The Structubent: A Nanocomposite Solution to Compressed Natural Gas Storage

Abstract

Compressed natural gas (CNG) is an attractive energy storage and transportation platform over liquefaction as it conserves the heat of vaporization of the fuel. However, the high pressure compression between 200 and 250 bar creates challenges in material design. Adequate reinforcement of the compression vessel at high pressure must yield a minimal hydrocarbon capacity to vessel weight ratio, which is unfavorable for those that are exclusively steel lined.

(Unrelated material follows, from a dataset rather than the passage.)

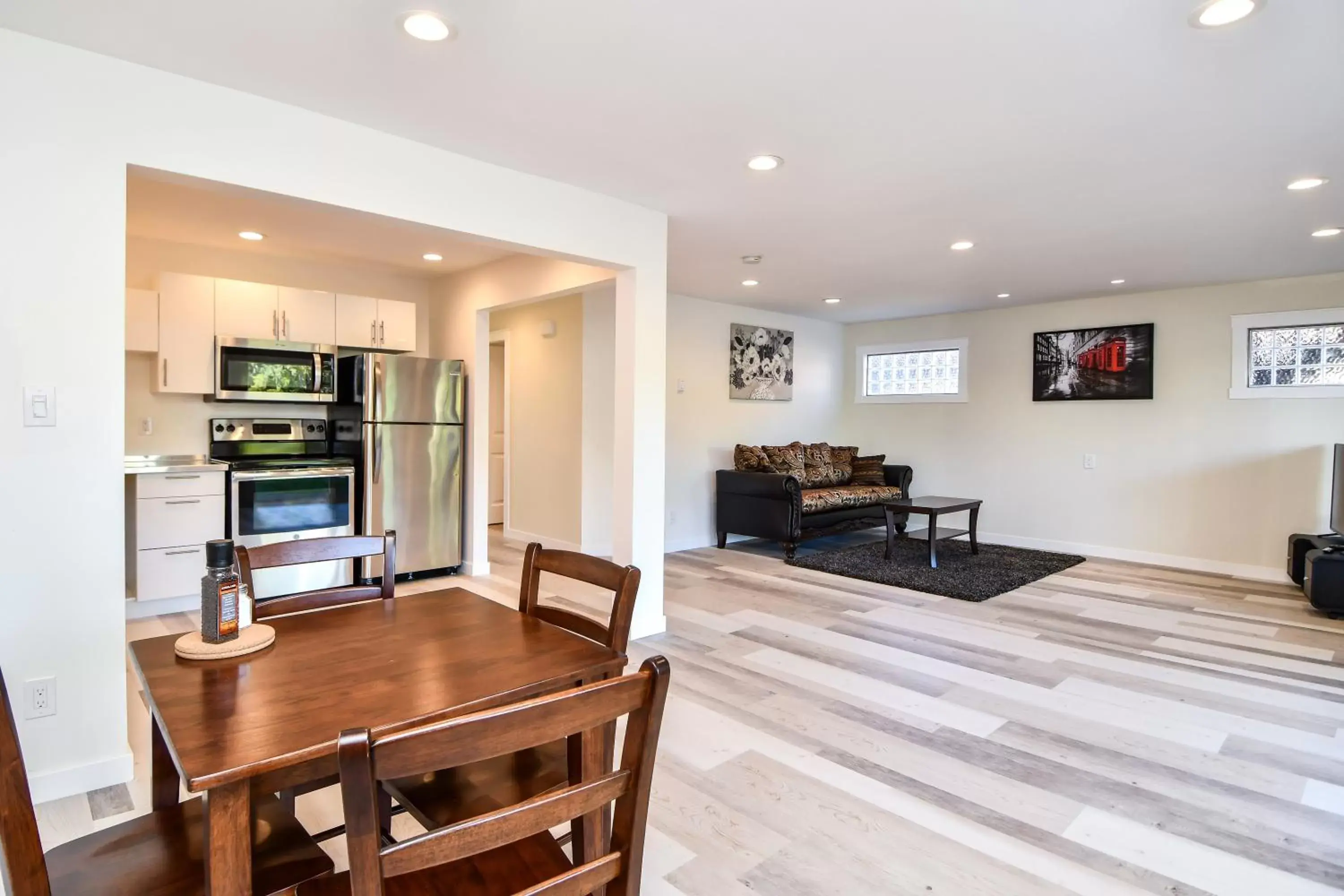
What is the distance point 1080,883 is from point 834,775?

Adsorption beds have been proposed for adsorbed natural gas (ANG) storage, but they are not ideal at present due to unfavorable weight to capacity ratios for common adsorbents and kinetic limitations upon discharge. In this work, we develop a model of a structural adsorbent, or structubent, as a reinforcing nanocomposite of the pressure vessel that offset their added volume using hydrocarbon adsorption capacity. Equations are presented that evaluate the stored methane capacity per vessel mass and volume in terms of nanocomposite properties under isothermal conditions. Furthermore, the ratios of mass‐ and volume‐specific capacities of the structubent versus CNG and ANG systems are derived which act as criteria for feasibility. An analysis of common adsorbents and matrix materials are performed, showing the structubent concept to be favorable in intermediate pressure regimes around 10 MPa.